During the symposium, Richard Wooster, Ph.D., President, Research & Development and Chief Scientific Officer of Tarveda Therapeutics, Inc., discussed, as part of a workshop, the development of potent peptide-drug conjugates and the selective miniaturized-drug conjugates for the treatment of patients with solid tumors.
“Tarveda takes a novel approach to cancer therapeutics through our Pentarins™, which are potent and selective, miniaturized conjugates uniquely designed to penetrate deep into solid tumors, accumulate their payload, and cause cancer cell death,” Wooster said.

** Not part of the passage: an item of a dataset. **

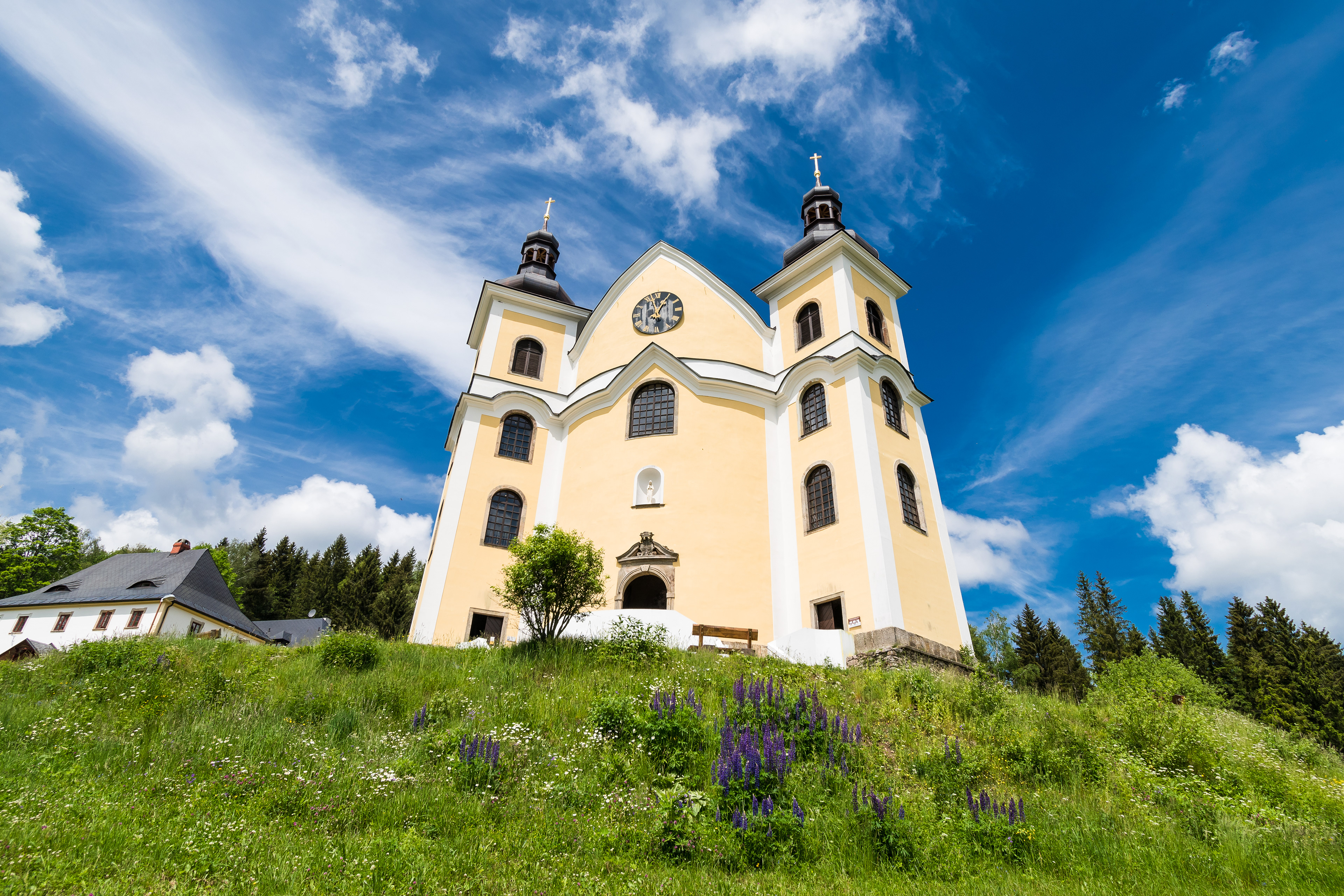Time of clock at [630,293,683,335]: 12:57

“Due to their small size and innovative design, Pentarins are created through chemistry to address the deficits of larger ADCs, which have been hindered due to slow and limited penetration in solid tumors and payload dissociation resulting in target competition and toxicities of peripheral tissues. Pentarins have shown rapid penetration deep into solid tumor tissue and sustained regressions across a range of hard-to-treat cancer models,” he added.